Fr. José Juan: At this moment, there are eight flights coming to the interior of Mexico. Most of these people are caught crossing the border, so they are called ‘rejections.’ Many of them are sent to Guadalajara, and then in two days or three days will be again at the border. Because they already paid the pollero (human smuggler). They cannot lose [the payment] because it is very high. Now, people are paying up to $6,000 to cross. I have even heard of stories of people paying $10,000 in order to cross.

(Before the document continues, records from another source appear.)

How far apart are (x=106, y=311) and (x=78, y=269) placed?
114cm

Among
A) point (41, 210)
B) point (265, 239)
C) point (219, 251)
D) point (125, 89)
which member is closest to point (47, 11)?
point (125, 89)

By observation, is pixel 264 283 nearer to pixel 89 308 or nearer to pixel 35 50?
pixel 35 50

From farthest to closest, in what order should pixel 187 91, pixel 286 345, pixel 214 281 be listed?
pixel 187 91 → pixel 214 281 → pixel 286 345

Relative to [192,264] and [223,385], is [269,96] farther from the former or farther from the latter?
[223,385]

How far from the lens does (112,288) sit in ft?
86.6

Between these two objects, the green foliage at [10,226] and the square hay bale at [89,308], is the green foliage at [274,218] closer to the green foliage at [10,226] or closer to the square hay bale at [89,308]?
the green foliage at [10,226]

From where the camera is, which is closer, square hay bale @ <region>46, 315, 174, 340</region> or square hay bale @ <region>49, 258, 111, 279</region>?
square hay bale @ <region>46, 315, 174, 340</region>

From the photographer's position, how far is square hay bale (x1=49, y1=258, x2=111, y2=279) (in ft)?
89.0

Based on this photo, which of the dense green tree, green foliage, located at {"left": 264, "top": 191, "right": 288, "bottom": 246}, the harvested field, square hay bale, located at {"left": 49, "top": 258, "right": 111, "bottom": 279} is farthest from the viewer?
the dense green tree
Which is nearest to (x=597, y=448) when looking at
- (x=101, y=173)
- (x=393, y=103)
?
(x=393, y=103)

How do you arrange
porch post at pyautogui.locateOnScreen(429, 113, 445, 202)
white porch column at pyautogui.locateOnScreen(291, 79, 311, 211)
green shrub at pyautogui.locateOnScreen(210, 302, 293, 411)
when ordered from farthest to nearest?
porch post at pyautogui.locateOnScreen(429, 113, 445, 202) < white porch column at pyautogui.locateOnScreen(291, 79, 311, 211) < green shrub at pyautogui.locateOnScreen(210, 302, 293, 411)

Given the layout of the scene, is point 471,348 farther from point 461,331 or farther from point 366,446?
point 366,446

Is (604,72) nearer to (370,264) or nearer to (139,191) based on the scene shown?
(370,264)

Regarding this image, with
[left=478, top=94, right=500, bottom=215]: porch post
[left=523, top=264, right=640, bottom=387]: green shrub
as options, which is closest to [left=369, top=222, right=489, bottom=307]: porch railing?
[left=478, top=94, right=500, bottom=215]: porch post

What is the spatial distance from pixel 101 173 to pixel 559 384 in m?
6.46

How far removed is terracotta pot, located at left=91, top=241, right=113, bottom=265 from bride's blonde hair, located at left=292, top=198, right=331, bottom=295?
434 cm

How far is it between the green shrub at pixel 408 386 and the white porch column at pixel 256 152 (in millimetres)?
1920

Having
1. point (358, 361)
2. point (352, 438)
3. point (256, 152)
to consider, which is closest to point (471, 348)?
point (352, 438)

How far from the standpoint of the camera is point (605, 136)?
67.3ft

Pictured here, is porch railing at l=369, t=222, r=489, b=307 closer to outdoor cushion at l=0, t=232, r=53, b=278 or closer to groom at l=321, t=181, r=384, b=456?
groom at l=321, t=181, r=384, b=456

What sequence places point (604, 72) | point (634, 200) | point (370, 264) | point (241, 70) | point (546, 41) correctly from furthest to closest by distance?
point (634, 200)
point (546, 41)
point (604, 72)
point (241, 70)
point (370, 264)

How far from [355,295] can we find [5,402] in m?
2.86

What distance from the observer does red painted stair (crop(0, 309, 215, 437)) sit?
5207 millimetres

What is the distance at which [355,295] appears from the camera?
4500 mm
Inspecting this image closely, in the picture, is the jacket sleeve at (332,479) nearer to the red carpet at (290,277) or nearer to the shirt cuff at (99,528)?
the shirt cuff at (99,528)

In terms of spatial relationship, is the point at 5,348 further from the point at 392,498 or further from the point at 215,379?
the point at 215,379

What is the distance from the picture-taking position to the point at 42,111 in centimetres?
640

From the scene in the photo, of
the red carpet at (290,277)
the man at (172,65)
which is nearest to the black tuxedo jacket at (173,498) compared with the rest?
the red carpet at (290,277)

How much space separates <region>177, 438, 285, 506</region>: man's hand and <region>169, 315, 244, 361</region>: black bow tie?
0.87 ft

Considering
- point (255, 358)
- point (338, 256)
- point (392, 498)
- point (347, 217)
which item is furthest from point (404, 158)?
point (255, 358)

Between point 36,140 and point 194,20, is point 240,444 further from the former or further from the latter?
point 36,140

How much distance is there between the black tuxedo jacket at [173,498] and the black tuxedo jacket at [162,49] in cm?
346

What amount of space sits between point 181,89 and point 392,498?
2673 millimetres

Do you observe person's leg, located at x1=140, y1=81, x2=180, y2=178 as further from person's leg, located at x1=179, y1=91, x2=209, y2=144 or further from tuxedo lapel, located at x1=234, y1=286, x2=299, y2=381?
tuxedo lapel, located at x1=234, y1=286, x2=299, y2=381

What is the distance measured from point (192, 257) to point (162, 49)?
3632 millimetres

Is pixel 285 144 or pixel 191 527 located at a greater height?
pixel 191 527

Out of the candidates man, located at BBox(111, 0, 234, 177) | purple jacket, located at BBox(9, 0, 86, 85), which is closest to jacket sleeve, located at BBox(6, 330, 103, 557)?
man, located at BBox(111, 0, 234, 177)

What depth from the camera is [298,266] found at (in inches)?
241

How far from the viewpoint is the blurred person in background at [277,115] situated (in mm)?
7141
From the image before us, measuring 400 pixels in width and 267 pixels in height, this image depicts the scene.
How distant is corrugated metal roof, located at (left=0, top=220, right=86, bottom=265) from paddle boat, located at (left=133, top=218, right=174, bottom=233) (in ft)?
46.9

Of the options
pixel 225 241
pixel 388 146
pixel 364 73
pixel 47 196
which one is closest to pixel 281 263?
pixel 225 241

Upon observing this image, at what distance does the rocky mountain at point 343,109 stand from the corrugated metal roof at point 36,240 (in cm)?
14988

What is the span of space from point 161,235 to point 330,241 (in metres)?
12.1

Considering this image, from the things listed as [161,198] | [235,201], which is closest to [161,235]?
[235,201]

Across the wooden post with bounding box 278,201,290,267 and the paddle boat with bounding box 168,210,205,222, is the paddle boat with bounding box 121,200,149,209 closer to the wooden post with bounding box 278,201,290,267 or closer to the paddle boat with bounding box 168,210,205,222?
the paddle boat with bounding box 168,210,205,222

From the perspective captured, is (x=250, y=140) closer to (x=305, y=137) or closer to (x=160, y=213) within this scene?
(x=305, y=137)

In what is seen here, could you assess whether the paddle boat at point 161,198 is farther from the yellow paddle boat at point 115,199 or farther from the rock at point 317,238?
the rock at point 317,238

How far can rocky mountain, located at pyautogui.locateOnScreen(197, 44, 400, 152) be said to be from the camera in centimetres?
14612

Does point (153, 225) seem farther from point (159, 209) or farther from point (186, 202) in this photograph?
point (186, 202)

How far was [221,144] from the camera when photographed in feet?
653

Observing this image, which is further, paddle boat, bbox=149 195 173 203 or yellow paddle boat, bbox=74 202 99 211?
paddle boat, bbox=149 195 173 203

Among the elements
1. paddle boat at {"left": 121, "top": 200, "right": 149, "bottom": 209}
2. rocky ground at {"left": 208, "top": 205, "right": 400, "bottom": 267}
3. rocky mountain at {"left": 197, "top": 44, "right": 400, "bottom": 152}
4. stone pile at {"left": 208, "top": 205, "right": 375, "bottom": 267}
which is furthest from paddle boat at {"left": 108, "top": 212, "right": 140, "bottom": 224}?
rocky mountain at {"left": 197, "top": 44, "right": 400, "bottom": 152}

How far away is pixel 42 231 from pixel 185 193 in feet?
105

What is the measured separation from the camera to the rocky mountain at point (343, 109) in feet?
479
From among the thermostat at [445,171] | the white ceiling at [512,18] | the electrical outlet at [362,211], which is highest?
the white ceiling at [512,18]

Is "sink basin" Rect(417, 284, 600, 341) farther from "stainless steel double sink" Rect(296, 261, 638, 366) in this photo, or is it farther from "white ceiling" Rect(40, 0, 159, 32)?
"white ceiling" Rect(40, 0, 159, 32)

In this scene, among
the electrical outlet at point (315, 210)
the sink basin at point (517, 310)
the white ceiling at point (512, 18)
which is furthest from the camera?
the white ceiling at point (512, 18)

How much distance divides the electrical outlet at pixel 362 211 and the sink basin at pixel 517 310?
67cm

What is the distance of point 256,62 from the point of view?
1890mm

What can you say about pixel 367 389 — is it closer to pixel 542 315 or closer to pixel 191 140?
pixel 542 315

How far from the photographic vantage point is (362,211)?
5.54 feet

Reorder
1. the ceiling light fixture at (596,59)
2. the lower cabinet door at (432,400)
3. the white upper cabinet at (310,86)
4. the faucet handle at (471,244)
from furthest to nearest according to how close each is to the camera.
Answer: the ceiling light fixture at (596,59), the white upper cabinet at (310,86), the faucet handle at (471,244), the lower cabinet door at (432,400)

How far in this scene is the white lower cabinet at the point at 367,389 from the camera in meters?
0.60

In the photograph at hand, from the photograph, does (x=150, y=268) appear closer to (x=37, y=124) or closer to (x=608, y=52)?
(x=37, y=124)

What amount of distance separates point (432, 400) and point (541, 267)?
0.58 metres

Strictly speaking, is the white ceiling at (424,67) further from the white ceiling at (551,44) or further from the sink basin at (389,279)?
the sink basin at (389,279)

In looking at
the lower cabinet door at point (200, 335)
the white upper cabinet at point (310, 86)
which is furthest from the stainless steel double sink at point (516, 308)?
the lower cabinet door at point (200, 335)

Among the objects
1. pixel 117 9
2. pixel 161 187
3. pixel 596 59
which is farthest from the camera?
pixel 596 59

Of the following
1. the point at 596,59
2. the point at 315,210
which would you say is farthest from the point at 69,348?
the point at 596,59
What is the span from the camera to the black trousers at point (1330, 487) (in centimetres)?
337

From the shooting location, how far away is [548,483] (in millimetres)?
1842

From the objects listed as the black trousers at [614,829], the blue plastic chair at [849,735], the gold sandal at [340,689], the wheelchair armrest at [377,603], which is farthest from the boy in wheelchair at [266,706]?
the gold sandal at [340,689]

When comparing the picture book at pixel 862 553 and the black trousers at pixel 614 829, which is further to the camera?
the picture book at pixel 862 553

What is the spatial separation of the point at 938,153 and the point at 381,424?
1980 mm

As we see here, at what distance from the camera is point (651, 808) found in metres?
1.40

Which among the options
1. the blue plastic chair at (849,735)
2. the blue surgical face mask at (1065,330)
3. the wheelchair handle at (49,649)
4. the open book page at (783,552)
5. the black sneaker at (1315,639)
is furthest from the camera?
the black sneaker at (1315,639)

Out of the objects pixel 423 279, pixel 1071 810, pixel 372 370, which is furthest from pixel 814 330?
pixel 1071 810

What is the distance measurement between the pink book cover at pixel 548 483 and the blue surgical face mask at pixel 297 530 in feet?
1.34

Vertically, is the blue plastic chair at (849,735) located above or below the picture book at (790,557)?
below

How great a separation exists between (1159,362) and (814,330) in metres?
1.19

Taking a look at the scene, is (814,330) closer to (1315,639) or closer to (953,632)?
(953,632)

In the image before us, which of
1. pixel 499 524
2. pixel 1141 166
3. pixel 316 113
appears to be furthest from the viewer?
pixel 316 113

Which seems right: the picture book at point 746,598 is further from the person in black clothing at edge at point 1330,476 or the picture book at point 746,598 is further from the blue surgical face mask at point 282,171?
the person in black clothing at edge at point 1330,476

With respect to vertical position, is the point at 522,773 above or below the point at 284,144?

Many of the people that are being deported now, they do not have COVID because they have not been confined in detention centers. The problem is when they start sending people from the detention centers, and they are starting to mix during the flights. For example, they sent 90 persons coming from the border and 40 from the detention centers. That is the problem. They are already mixing people. Sometimes they don’t tell you, who comes from one part and who comes from the other. You have to ask the person. They have to screen them. So it is difficult.
Kevin: Any final words, Father, you want to share with the listeners about what’s happening during the pandemic and the plight of persons on the move, migrants, that come to Guadalajara?
Fr. José Juan: Something that has happened, maybe not in Guadalajara, but in other places, is that Mexico also deported many migrants to Central America when their borders were already closed. In many of the cases, the borders were closed and the people were just left at the border, abandoned there. I think it was very irresponsible the way that part of the government handled the situation. At the same time, the reaction of civil society was very interesting.
Society was able to give a hand to the people even if the shelter was closed. People continued helping in one way or another. The solidarity of the church and the organizations of civil society is always there. We are trying to do our best in order to continue helping people.
Kevin: Father José Juan, thank you for joining our podcast today and God bless you and your work.